Roon Rock or Roon Core for old PC

I’m currently running roon core on an old Dell laptop and the only complaint I have is that it’s slow. I’m building a new pc and want to put my old components (intel 5930k and nvidia 1080) into a fractal north case. I’ll be using a usb connection to my dac because the wireless in my house isn’t that good, and will get a ddc in the near future. I’m not sure if I should set it up as a rock or a core though and am would like some advice.

@Anthony_Maisano, welcome to the Community. A fellow user here, but a Roon Core can be a Windows 10/11 PC, MacOS or Linux, or a RoonOS device, using the all-in-one Nucleus or Nucleus Plus from Roon directly, or a ROCK implementation using Intel’s NUC system. Supported NUCs from Roon are:

Intel NUCs are very specific configurations manufactured by Intel, and they are not designed to be DIY-assembled from different components.

Dataset entries ▸
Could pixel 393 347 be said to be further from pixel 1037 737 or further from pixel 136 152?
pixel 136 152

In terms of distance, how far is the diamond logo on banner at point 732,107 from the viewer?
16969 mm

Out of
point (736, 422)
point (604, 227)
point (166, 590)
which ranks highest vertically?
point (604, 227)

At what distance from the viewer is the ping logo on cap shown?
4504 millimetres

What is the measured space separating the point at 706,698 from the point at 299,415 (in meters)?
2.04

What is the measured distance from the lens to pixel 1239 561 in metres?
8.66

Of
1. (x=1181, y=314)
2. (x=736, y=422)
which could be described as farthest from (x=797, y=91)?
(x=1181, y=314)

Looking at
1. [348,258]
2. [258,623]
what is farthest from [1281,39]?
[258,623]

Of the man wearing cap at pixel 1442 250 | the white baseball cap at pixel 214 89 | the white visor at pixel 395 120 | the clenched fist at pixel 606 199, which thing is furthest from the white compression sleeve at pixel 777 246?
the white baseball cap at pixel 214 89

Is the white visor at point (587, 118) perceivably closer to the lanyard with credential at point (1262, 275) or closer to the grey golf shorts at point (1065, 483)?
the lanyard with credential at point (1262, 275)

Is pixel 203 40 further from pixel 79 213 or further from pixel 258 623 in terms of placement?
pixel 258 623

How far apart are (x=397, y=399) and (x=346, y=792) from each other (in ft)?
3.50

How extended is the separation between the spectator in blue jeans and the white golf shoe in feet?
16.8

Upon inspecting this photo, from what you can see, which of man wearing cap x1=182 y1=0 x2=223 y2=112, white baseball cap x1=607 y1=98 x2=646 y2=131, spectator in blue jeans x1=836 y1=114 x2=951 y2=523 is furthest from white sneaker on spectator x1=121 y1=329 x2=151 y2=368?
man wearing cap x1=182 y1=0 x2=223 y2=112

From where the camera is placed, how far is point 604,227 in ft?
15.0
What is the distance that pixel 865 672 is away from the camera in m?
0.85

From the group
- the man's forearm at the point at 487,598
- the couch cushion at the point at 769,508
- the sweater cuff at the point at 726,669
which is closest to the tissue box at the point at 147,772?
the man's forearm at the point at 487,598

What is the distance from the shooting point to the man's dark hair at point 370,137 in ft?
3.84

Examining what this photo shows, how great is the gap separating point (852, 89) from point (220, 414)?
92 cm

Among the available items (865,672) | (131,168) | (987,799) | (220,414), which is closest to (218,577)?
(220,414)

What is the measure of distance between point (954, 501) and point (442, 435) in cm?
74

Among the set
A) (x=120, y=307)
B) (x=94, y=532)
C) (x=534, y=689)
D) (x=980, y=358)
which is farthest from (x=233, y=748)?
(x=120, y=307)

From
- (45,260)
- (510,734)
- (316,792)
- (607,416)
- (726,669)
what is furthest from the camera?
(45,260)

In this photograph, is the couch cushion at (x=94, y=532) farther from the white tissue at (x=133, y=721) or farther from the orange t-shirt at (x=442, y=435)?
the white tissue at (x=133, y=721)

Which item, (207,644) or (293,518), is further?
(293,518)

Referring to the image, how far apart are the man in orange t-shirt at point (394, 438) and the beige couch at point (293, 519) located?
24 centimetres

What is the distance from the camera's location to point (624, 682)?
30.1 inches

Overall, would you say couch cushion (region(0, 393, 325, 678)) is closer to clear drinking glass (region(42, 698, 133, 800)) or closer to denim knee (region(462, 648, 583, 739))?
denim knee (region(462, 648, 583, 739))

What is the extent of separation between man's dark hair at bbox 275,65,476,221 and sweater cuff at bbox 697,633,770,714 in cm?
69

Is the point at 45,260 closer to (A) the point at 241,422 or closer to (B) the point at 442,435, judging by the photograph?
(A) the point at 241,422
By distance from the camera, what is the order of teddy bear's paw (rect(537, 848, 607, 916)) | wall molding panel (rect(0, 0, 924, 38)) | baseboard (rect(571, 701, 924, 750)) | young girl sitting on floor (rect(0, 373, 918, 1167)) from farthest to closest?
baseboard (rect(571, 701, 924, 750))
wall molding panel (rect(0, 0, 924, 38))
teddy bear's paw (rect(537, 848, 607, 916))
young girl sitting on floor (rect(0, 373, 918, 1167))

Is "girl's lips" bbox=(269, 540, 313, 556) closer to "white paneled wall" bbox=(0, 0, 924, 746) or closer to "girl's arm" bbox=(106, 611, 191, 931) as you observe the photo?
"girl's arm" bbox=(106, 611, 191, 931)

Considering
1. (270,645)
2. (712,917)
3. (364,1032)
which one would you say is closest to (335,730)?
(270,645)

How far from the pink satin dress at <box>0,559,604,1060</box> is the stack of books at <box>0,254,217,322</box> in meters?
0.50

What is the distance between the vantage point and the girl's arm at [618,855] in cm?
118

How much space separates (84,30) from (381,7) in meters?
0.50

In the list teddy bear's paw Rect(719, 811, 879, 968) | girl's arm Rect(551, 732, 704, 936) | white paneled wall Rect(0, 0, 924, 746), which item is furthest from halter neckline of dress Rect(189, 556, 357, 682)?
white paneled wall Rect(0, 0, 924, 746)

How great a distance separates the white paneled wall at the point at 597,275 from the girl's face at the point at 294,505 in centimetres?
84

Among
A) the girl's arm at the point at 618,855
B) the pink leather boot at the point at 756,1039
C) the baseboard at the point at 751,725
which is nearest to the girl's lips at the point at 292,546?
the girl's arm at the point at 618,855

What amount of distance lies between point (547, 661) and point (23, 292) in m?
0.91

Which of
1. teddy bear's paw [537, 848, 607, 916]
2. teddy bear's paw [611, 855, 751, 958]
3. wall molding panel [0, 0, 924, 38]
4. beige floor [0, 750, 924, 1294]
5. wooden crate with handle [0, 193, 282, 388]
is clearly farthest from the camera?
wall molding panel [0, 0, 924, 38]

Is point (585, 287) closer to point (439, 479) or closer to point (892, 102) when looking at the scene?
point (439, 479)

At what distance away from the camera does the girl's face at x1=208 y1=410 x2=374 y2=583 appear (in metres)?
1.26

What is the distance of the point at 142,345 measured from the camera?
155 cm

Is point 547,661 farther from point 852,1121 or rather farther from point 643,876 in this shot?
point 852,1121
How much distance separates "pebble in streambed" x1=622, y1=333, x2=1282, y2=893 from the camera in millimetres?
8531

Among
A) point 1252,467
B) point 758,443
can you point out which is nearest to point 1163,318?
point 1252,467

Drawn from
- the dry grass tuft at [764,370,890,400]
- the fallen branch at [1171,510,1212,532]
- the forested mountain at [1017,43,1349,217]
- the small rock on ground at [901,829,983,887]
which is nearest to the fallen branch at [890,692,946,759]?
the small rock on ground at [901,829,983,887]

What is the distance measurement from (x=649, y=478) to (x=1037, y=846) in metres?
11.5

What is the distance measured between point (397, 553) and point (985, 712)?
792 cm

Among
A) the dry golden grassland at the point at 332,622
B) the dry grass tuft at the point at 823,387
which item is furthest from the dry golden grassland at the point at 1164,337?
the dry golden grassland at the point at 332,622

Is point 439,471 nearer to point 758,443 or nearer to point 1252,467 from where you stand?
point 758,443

Required task ▸ Resume the forum thread about running Roon on an old PC, starting right after its final sentence.

The output ▸
Since you have an i7 CPU and a good NVIDIA-supported graphics card, it may be best to run your Core on either Windows 10 or 11 or by using Linux.

ROCK is locked down, you cannot load drivers, and only contains the drivers for the hardware of the specified Intel NUCs.

A 1080 is useless in a ROCK PC since there is no GUI, or even a command line interface.

I installed ROCK on a 10 year old i3 based PC with an SSD - worked fine with my 30k library

Since you (apparently) have nothing to lose and IMO it’s quite an interesting mini project, give it a go

I swapped back to using my Nucleus as the SQ overall was slightly better and the Nucleus is a far smaller overall package

If you use ROCK it will occupy the entire SSD it is put on. If that is OK try it.

Thanks, I’ll give it a go. I can always reformat and go to roon core if I have to. It will probably be a couple of months before I get around to it but I’ll post results and hopefully some pics in the forum once I do. I originally wanted to go with a small mini pc but anything with decent specs was more than I wanted to spend. I chose the fractal north case because it looks like furniture and would go nicely with the rest of my system.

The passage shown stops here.